パナソニックH 豊田に主力リニューアルモデル初弾 上位版デザイン取込み 初日から3日間で40組来場
住宅新報 2026年8月4日 号 14面
同社はこれまで、耐震性や断熱性、全館空調「エアロハス」など住宅性能を強みとして商品開発を進めてきた。一方で、自社展示場における初回来場客へのアンケートでは、住宅会社選びで重視する項目のうち、「インテリアデザイン」が21年の9位から24年時点で3位へ上昇するなど、住宅取得層の価値観の変化に着目した。
住宅購入層のの中心となるミレニアル世代がSNSなどを通じて日常的に多様な住空間やインテリアに触れており、実際に展示場でも、スマートフォンに保存した画像を示しながらイメージを伝える来場者が増えているという。
こうした市場変化を受け、同社は素材感や空間構成、ディテールへのこだわりといった、「カサートプレミアム」で蓄積したデザイン思想を主力商品へ水平展開することで、より幅広い顧客層への訴求を図った。

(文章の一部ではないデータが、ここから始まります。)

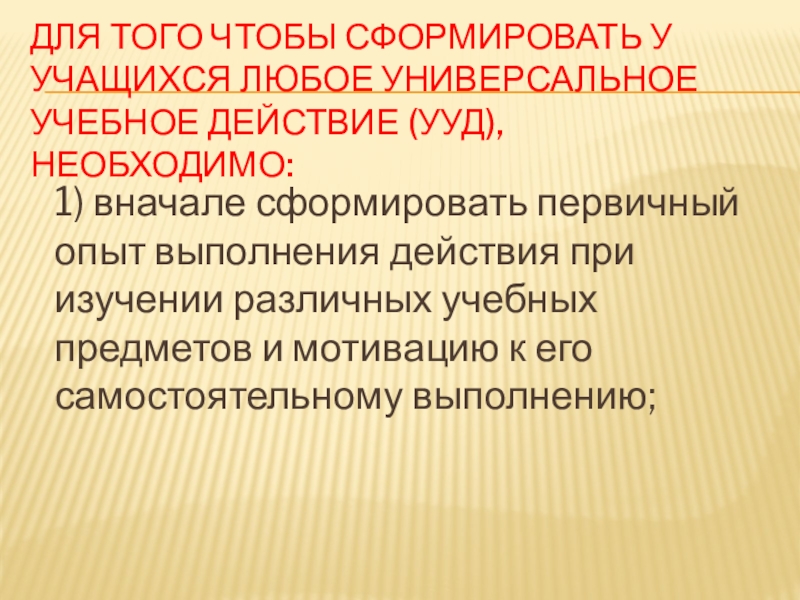 ДЛЯ ТОГО ЧТОБЫ СФОРМИРОВАТЬ У УЧАЩИХСЯ ЛЮБОЕ УНИВЕРСАЛЬНОЕ УЧЕБНОЕ ДЕЙСТВИЕ (УУД), НЕОБХОДИМО:

1) вначале сформировать первичный опыт выполнения действия при изучении различных учебных предметов и мотивацию к его самостоятельному выполнению;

「NEWカサート」は、コンセプトに「美しさと住みここちが深まる~自然・街並みと調和する住まい~」を据え、建物そのものではなく、住む人の暮らしを主役に据える考え方を基本とした(1)ノイズレス、(2)シームレス、(3)サステナブルーの3つのキーワードを軸に、幅広・長尺の床材や新たな天井材、光触媒タイル外壁「キラテック」の新柄などを採用したほか、GX志向型住宅への対応も標準仕様とした。デザイン性と省エネ性能の両立を図り、内外の連続性や街並みとの調和を高めるなど、〝内外のつながりを高め、年月を重ねるほど愛着が深まる〟住宅を目指した。
街かどモデルへの展開も年間150棟供給目指す
今回、豊田市にオープンした、「NEWカサート」のデザインコンセプトを具現化した初弾モデルは、6LDKからなる延べ251.61㎡の軽量鉄骨造2階建て。共働き世帯をターゲットに想定し、家事効率と居住性の両立を図るプランを採用。吹き抜けや大開口によって庭との一体感を高める一方、多目的スペース「DEN」やヌック(半個室空間)、書斎を配置し、多様な過ごし方を想定した。
展示場を開設した豊田市周辺は、自動車関連産業を背景に持ち家需要が堅調で、高価格帯住宅へのニーズも見込めるエリア。展示場の商圏では3台分の駐車スペースを求める声も多く、15センチ単位で設計を調整出来る同社の設計自由度を強みに、地域特性を踏まえたプランニングや敷地条件や暮らし方に応じた提案などによるニーズ対応を見込む。
今後は、分譲地などに「NEWカサート」の要素を盛り込みつつエリア特性に応じた「街かどモデルハウス」を、順次展開していく方針。初年度の販売目標は、同展示場で12棟・豊田商圏で25棟。同社中部支社エリア(6県)で年間150棟規模での供給を目指す。